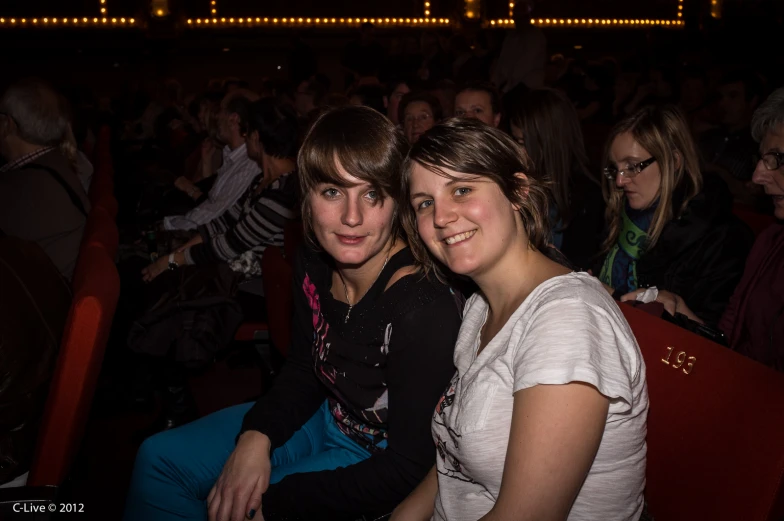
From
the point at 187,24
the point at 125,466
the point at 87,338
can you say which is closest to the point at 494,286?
the point at 87,338

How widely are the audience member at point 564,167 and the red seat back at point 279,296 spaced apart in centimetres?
138

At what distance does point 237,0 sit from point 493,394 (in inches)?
573

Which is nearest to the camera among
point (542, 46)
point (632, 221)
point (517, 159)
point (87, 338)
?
point (517, 159)

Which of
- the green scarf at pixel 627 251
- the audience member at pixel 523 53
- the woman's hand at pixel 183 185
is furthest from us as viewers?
the audience member at pixel 523 53

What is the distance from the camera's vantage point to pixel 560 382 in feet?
3.60

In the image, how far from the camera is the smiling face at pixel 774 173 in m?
1.99

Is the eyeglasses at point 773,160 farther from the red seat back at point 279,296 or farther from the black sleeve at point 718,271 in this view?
the red seat back at point 279,296

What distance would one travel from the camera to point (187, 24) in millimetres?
13844

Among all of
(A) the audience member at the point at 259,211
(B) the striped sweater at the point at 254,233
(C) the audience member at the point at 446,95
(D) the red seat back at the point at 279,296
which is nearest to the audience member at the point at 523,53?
(C) the audience member at the point at 446,95

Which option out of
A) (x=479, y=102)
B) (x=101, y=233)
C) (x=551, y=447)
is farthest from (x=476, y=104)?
(x=551, y=447)

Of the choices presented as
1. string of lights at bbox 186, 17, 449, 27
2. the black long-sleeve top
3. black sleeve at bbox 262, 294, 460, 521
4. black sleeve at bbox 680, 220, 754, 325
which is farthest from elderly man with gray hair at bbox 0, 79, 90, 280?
string of lights at bbox 186, 17, 449, 27

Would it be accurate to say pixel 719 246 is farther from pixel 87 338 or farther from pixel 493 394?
pixel 87 338

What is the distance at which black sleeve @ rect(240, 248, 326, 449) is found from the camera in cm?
184

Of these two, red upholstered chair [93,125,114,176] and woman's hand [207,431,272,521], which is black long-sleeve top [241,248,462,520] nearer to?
woman's hand [207,431,272,521]
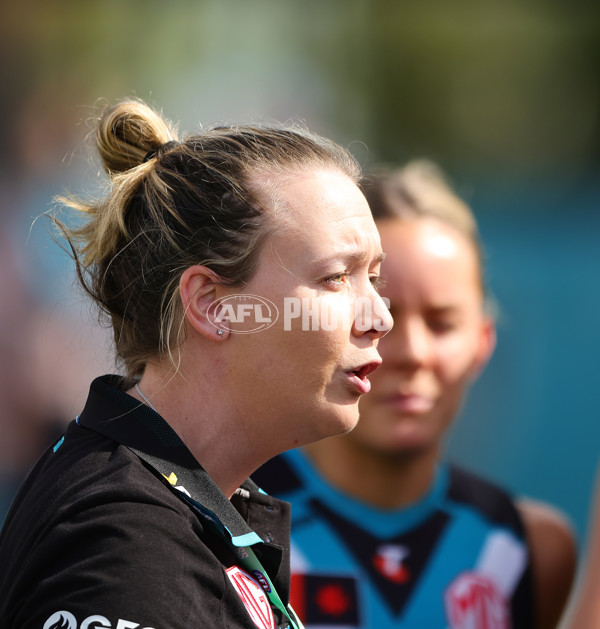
________
Given task: Select every line in the entries above that contains the word "seat".

Reply:
How widely are the audience member at point 564,167 and the red seat back at point 279,296 spaced apart in centimetres?
Is the eyeglasses at point 773,160 farther from the red seat back at point 279,296 or farther from the black sleeve at point 718,271 in this view?
the red seat back at point 279,296
(D) the red seat back at the point at 279,296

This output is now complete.